Antes de que el paracaidismo se convirtiera en un deporte de ocio o de competición, fue durante décadas un instrumento de guerra. La Segunda Guerra Mundial no solo demostró el potencial táctico del paracaidista militar; también creó la infraestructura humana, técnica y cultural que haría posible el nacimiento del paracaidismo deportivo en los años 50.
Los precursores: los fallschirmjäger alemanes
La Alemania nazi fue la primera potencia en desarrollar una doctrina efectiva de empleo de tropas paracaidistas a gran escala. Los fallschirmjäger (literalmente “cazadores de paracaídas”) fueron utilizados en la invasión de Polonia en 1939, pero su debut más espectacular llegó en mayo de 1940 con el asalto al fuerte de Eben-Emael en Bélgica —considerado inexpugnable— y los saltos sobre Holanda para tomar puentes estratégicos.

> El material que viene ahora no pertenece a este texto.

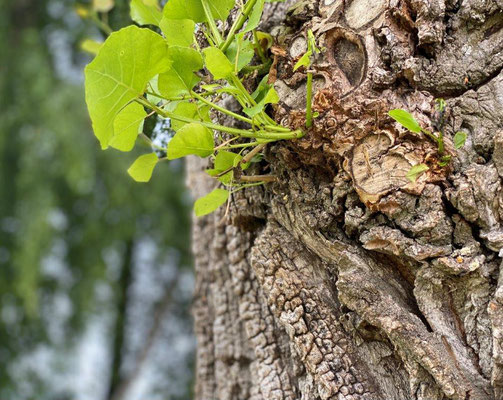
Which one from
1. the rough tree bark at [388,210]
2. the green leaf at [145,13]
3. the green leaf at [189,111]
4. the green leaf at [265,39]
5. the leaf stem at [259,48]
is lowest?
the rough tree bark at [388,210]

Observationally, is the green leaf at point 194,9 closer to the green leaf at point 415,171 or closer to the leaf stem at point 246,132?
the leaf stem at point 246,132

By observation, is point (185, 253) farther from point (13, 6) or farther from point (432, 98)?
point (432, 98)

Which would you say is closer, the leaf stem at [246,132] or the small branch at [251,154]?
the leaf stem at [246,132]

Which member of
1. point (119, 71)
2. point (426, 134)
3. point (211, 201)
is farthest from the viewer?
point (211, 201)

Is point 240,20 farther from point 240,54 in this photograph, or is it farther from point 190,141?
point 190,141

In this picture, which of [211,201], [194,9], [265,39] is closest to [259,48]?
[265,39]

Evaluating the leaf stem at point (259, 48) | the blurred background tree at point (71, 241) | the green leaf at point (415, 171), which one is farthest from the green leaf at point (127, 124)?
the blurred background tree at point (71, 241)

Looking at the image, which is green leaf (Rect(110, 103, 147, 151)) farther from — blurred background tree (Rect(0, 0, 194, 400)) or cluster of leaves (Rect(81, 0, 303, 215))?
blurred background tree (Rect(0, 0, 194, 400))

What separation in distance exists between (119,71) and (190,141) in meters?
0.12

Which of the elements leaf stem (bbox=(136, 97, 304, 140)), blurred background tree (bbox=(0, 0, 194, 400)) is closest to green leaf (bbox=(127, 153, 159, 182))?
leaf stem (bbox=(136, 97, 304, 140))

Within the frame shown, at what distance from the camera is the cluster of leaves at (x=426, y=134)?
0.69m

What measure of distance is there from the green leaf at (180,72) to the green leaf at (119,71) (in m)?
0.05

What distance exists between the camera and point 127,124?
737mm

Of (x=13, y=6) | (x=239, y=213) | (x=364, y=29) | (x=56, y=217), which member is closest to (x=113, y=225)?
(x=56, y=217)
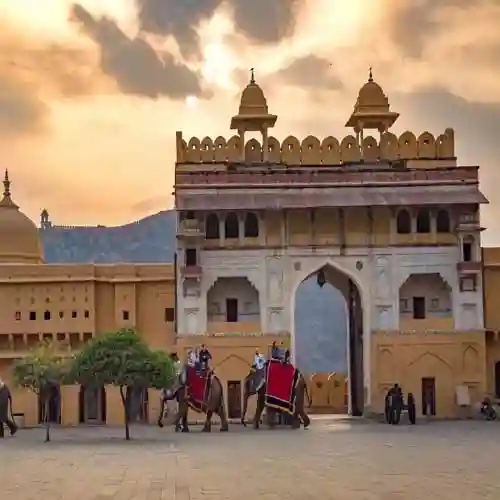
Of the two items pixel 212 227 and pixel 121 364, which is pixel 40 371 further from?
pixel 212 227

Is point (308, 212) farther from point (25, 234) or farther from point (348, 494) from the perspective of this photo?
point (348, 494)

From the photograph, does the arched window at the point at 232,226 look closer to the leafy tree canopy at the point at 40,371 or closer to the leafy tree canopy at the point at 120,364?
the leafy tree canopy at the point at 40,371

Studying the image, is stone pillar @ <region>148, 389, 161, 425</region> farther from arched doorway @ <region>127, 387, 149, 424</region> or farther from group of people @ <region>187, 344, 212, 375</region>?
group of people @ <region>187, 344, 212, 375</region>

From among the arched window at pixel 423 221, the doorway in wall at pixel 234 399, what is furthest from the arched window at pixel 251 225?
the arched window at pixel 423 221

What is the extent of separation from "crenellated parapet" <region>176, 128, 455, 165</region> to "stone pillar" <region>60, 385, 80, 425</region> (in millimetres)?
6734

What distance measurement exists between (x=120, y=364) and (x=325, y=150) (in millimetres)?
11101

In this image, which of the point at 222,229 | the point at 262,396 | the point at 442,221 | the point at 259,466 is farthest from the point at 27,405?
the point at 259,466

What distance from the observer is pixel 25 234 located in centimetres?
3519

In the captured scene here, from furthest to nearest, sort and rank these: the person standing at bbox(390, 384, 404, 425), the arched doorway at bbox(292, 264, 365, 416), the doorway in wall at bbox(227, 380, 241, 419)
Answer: the arched doorway at bbox(292, 264, 365, 416), the doorway in wall at bbox(227, 380, 241, 419), the person standing at bbox(390, 384, 404, 425)

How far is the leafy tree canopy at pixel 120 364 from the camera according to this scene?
75.2 ft

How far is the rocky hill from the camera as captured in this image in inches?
2985

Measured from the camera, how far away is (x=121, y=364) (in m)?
22.9

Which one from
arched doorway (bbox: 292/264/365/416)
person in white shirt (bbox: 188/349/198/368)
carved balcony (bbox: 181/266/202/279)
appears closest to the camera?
person in white shirt (bbox: 188/349/198/368)

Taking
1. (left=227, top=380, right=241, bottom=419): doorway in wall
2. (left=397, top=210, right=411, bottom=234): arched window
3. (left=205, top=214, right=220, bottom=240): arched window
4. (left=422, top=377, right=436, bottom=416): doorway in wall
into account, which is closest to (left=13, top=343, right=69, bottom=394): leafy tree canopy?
(left=227, top=380, right=241, bottom=419): doorway in wall
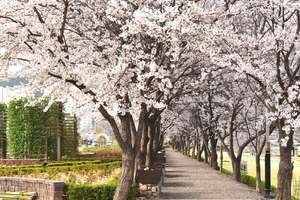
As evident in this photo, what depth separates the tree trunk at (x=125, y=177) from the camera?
9812mm

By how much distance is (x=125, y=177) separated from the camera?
9844mm

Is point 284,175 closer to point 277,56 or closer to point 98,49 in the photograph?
point 277,56

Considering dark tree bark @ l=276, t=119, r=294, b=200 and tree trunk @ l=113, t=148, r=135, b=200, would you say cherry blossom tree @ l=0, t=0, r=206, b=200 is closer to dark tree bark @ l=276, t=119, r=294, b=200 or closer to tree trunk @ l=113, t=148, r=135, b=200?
tree trunk @ l=113, t=148, r=135, b=200

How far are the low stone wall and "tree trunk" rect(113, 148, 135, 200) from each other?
1.69 metres

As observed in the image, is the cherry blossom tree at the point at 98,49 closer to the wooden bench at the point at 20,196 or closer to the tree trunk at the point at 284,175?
the wooden bench at the point at 20,196

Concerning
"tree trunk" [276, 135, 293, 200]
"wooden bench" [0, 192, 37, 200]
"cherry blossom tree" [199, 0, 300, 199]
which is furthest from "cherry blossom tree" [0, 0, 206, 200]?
"tree trunk" [276, 135, 293, 200]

El punto culminante del paracaidismo alemán fue la invasión de Creta en mayo-junio de 1941: la Operación Merkur fue el primer asalto aerotransportado de la historia capturar una isla completamente mediante paracaidistas. Sin embargo, las pérdidas fueron tan devastadoras que Hitler nunca volvió a autorizar operaciones aerotransportadas masivas. Los aliados, en cambio, aprendieron y mejoraron la técnica.
Las divisiones aerotransportadas aliadas
Estados Unidos y el Reino Unido desarrollaron sus propias divisiones aerotransportadas a gran velocidad. La 82ª División Aerotransportada (“All American”) y la 101ª División Aerotransportada (“Screaming Eagles”) se convirtieron en las unidades de élite del ejército americano. El Reino Unido formó la 1ª División Aerotransportada Británica y la 6ª División Aerotransportada.
El bautismo de fuego masivo de los paracaidistas aliados llegó en la noche del 5 al 6 de junio de 1944, con los saltos previos al Desembarco de Normandía. Más de 13.000 paracaidistas americanos y 7.000 británicos saltaron en la oscuridad para asegurar los flancos del desembarco en las playas.
La batalla de Arnhem: un puente demasiado lejos
En septiembre de 1944, la Operación Market Garden fue el mayor asalto aerotransportado de la guerra: 35.000 tropas depositadas en tres corredores en Holanda, con el objetivo de cruzar el Rin por el puente de Arnhem. La 1ª División Aerotransportada Británica fue la más golpeada: aislada, sin refuerzos, combatió durante nueve días antes de ser destruida casi completamente. Solo 2.000 de sus 10.000 hombres cruzaron de vuelta al Rin. La frase “un puente demasiado lejos” quedó para siempre asociada a esta operación.
El legado para el deporte
Cuando terminó la guerra, centenares de miles de soldados de ambos bandos tenían experiencia real en el salto en paracaídas. Muchos de ellos, especialmente en Estados Unidos, no quisieron abandonar esa actividad. Los excedentes de material militar —paracaídas, arneses, aviones— estaban disponibles a precios muy bajos. Los antiguos instructores militares tenían las habilidades para enseñar. Todas las condiciones estaban dadas para que el paracaidismo deportivo naciera.